- Extracted records:
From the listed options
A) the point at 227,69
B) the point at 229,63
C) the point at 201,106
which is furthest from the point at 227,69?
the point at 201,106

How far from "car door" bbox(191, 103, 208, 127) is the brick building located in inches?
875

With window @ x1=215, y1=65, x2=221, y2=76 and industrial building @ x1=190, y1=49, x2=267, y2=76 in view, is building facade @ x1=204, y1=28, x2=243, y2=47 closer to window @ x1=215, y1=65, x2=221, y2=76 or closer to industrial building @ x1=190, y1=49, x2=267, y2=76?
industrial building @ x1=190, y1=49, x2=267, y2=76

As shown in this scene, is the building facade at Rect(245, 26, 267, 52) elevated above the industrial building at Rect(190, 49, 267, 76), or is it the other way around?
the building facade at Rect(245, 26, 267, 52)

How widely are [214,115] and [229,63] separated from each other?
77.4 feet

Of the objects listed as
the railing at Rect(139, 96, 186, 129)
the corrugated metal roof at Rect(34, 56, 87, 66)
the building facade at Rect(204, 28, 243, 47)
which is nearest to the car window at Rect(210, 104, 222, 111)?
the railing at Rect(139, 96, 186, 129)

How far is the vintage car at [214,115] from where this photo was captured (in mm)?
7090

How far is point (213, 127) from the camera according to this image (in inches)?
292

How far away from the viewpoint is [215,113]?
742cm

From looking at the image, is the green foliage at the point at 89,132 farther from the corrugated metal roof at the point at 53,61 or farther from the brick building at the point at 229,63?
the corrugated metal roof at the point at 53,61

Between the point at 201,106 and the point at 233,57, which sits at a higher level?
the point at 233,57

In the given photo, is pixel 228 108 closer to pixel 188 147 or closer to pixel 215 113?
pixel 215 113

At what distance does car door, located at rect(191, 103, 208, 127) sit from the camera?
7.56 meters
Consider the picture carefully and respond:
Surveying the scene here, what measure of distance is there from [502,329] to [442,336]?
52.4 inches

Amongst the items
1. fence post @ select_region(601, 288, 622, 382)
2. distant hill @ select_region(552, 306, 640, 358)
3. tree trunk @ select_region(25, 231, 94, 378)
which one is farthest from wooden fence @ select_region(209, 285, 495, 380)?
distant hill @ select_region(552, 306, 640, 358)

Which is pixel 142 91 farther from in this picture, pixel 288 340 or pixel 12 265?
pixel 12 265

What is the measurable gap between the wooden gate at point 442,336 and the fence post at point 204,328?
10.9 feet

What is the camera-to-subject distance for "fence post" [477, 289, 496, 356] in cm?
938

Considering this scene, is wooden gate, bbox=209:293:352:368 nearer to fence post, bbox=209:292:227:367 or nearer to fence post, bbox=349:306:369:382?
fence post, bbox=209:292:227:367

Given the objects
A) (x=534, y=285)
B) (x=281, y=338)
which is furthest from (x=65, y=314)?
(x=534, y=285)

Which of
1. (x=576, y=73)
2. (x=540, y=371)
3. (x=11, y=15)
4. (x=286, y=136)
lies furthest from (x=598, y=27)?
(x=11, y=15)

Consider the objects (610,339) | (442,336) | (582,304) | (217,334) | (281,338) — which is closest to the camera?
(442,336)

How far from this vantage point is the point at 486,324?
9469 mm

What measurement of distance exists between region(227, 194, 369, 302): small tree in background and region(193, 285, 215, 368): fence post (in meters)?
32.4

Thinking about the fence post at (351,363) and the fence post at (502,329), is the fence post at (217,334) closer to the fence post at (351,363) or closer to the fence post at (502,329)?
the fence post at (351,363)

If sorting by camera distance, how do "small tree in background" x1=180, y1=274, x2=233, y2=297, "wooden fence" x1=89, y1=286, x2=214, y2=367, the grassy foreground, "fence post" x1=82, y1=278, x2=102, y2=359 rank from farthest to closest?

- Exercise brief: Extract every record. Keep wording exact.

- Response to the exercise:
From the listed options
A) the point at 227,69
B) the point at 229,63
C) the point at 201,106
which is furthest from the point at 227,69?
the point at 201,106

How far from "car door" bbox(191, 103, 208, 127) is the brick building located in inches?
875

With window @ x1=215, y1=65, x2=221, y2=76 and industrial building @ x1=190, y1=49, x2=267, y2=76 in view, is building facade @ x1=204, y1=28, x2=243, y2=47 closer to window @ x1=215, y1=65, x2=221, y2=76 or closer to industrial building @ x1=190, y1=49, x2=267, y2=76?
industrial building @ x1=190, y1=49, x2=267, y2=76

As shown in this scene, is the building facade at Rect(245, 26, 267, 52) elevated above the industrial building at Rect(190, 49, 267, 76), or is it the other way around?
the building facade at Rect(245, 26, 267, 52)

How widely are [214,115] and [229,63] separated from each other?
77.4 feet

Of the objects listed as
the railing at Rect(139, 96, 186, 129)
the corrugated metal roof at Rect(34, 56, 87, 66)
the building facade at Rect(204, 28, 243, 47)
which is nearest to the car window at Rect(210, 104, 222, 111)?
the railing at Rect(139, 96, 186, 129)

How far is the vintage car at [214,115] from where this photo was captured (in mm)?
7090

How far is point (213, 127) from the camera according to this image (in inches)?
292

How far away from the viewpoint is [215,113]?
742cm

From looking at the image, is the green foliage at the point at 89,132 farther from the corrugated metal roof at the point at 53,61 or farther from the brick building at the point at 229,63?
the corrugated metal roof at the point at 53,61

Between the point at 201,106 and the point at 233,57, which sits at a higher level?
the point at 233,57

In the given photo, is pixel 228 108 closer to pixel 188 147 or closer to pixel 215 113?
pixel 215 113

At what distance does car door, located at rect(191, 103, 208, 127) sit from the camera?
7.56 meters
Consider the picture carefully and respond:
Surveying the scene here, what measure of distance is there from [502,329] to [442,336]?
52.4 inches

Amongst the items
1. fence post @ select_region(601, 288, 622, 382)
2. distant hill @ select_region(552, 306, 640, 358)
3. tree trunk @ select_region(25, 231, 94, 378)
which one is farthest from wooden fence @ select_region(209, 285, 495, 380)?
distant hill @ select_region(552, 306, 640, 358)

Which is pixel 142 91 farther from in this picture, pixel 288 340 or pixel 12 265?
pixel 12 265

What is the measurable gap between the wooden gate at point 442,336 and the fence post at point 204,328?
10.9 feet

What is the camera-to-subject distance for "fence post" [477, 289, 496, 356] in cm?
938

Considering this scene, is wooden gate, bbox=209:293:352:368 nearer to fence post, bbox=209:292:227:367 or nearer to fence post, bbox=349:306:369:382?
fence post, bbox=209:292:227:367

Given the objects
A) (x=534, y=285)
B) (x=281, y=338)
which is furthest from (x=65, y=314)?
(x=534, y=285)

Which of
1. (x=576, y=73)
2. (x=540, y=371)
3. (x=11, y=15)
4. (x=286, y=136)
lies furthest from (x=598, y=27)?
(x=11, y=15)

Consider the objects (610,339) | (442,336) | (582,304) | (217,334) | (281,338) — which is closest to the camera?
(442,336)

How far from this vantage point is the point at 486,324?
9469 mm

What measurement of distance exists between region(227, 194, 369, 302): small tree in background and region(193, 285, 215, 368): fence post (in meters)?
32.4

Thinking about the fence post at (351,363) and the fence post at (502,329), is the fence post at (217,334) closer to the fence post at (351,363) or closer to the fence post at (502,329)?
the fence post at (351,363)

If sorting by camera distance, how do "small tree in background" x1=180, y1=274, x2=233, y2=297, "wooden fence" x1=89, y1=286, x2=214, y2=367, the grassy foreground, "fence post" x1=82, y1=278, x2=102, y2=359 rank from farthest to closest?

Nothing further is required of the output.